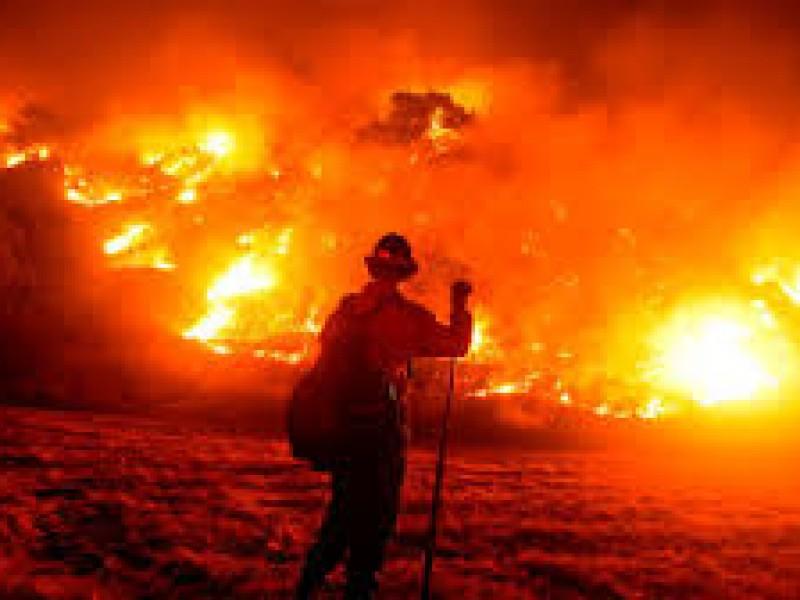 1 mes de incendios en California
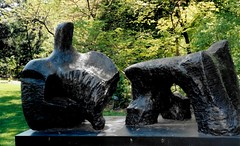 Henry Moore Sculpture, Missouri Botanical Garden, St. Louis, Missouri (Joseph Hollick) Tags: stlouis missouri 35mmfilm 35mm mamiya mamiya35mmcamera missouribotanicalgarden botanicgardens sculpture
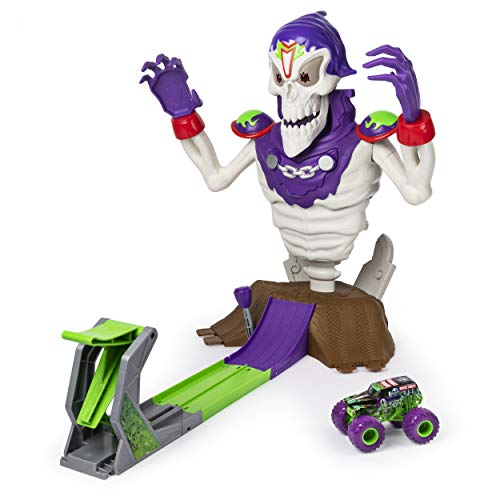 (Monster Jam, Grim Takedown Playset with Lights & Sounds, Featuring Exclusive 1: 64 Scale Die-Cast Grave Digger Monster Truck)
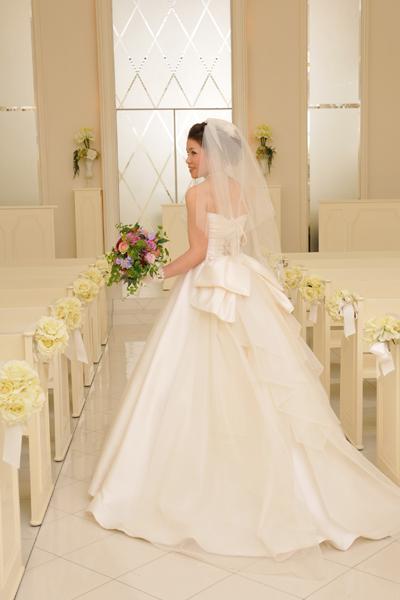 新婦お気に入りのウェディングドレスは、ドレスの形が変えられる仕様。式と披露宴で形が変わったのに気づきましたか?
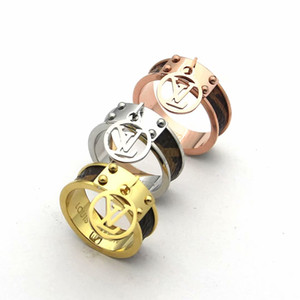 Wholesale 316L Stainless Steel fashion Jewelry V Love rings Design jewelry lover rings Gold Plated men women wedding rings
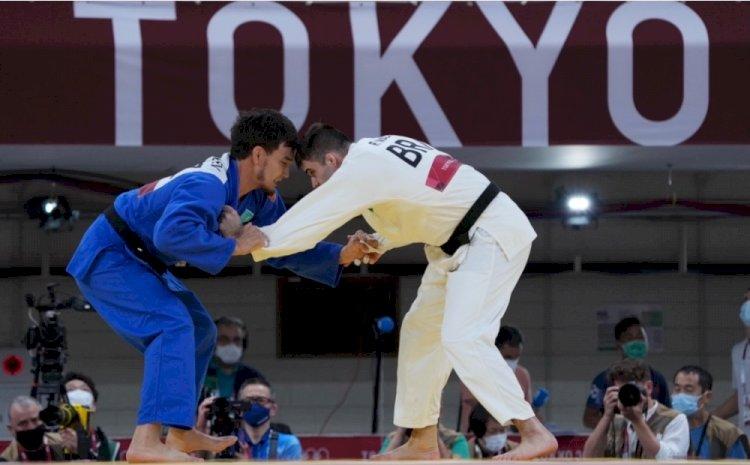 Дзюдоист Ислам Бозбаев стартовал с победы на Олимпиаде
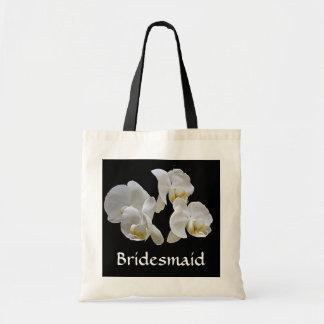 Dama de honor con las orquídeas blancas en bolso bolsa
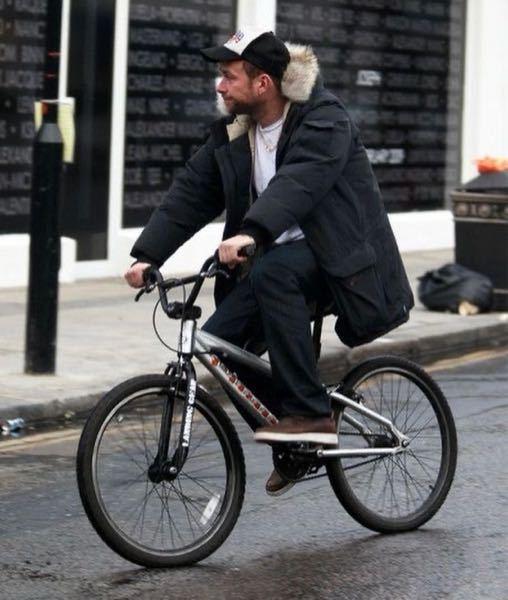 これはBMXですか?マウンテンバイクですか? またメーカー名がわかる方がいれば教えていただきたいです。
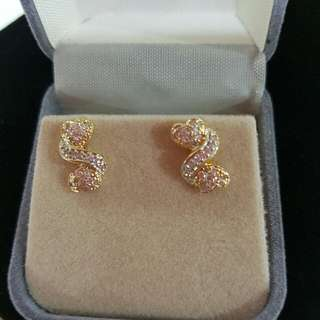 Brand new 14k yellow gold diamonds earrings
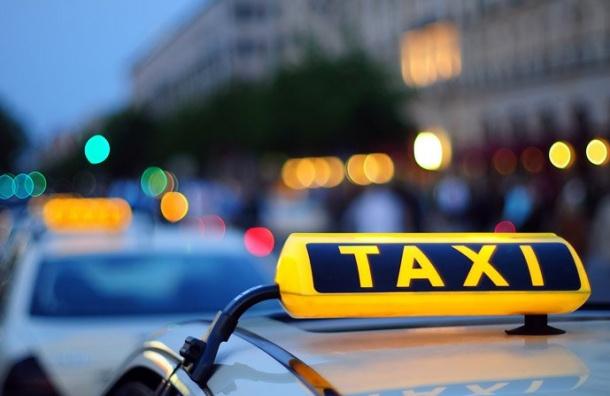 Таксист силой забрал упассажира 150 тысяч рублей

...

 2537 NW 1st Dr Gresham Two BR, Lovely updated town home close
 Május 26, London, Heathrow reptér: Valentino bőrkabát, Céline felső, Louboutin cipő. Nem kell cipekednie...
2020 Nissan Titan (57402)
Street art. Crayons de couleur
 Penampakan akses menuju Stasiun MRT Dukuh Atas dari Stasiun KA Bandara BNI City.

TASK DESCRIPTION: Look above for the line holding "Wholesale 316L Stainless" and output everything from it down to the line holding "Таксист силой забрал", both ends included, exactly and without images.

WRITTEN SOLUTION:
 Wholesale 316L Stainless Steel fashion Jewelry V Love rings Design jewelry lover rings Gold Plated men women wedding rings
 Дзюдоист Ислам Бозбаев стартовал с победы на Олимпиаде
 Dama de honor con las orquídeas blancas en bolso bolsa
 これはBMXですか?マウンテンバイクですか? またメーカー名がわかる方がいれば教えていただきたいです。
 Brand new 14k yellow gold diamonds earrings
 Таксист силой забрал упассажира 150 тысяч рублей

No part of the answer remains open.